The problem
Using the Sonora Island resort text, answer these questions:
1. How far is Sonora Island from Vancouver, British Columbia?
2. How many Grady White vessels are in the resort's fleet?
3. How many guest rooms does the resort have?

Text shown

******

Is there another fishing camp that has its own flower-filled conservatory for afternoon tea or just relaxing in the greenhouse environment, kept fresh by Sonora’s three full-time gardeners?
Sonora Island is 120 miles north of Vancouver, British Columbia, as the helicopter flies, and that’s the way most guests arrive, as you cannot drive there. You can also take a private boat or a seaplane, depending on where you’re beginning the trip. Either way, you’ll arrive in the midst of a beautiful mature coastal rainforest of cedars and firs in the midst of these Discovery Islands, and the vistas of mountains and waterfalls and wildlife from every giant window in the resort prove that the surroundings have been kept pristine and unspoiled. The salmon fishing is, of course, the best, and the resort’s fleet of 10 Grady White vessels are docked right below the main dining room ready for guided expeditions every day.
The 88 guest rooms are enormous stone and exposed beam cedar structures with floor-to-ceiling windows, each room equipped with binoculars to take in more easily the spectacular view of nature just outside. For executives or large family groups, two 1l,000-square-foot art-filled five-bedroom villas are available with added amenities such as snooker tables and hot tubs in every bedroom. There’s an indoor tennis building, a putting green, and the ability to arrange a quick seaplane- or boat ride to the 18-hole Storey Creek Golf Course, although why this is needed, with the resort’s virtual golf room that allows you to choose from the world’s finest courses and practice with their Callaway clubs, is a good question.

******

Data lines

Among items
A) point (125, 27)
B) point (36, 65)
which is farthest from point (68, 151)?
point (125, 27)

******

Problem solution
1. 120 miles north, as the helicopter flies.
2. 10.
3. 88.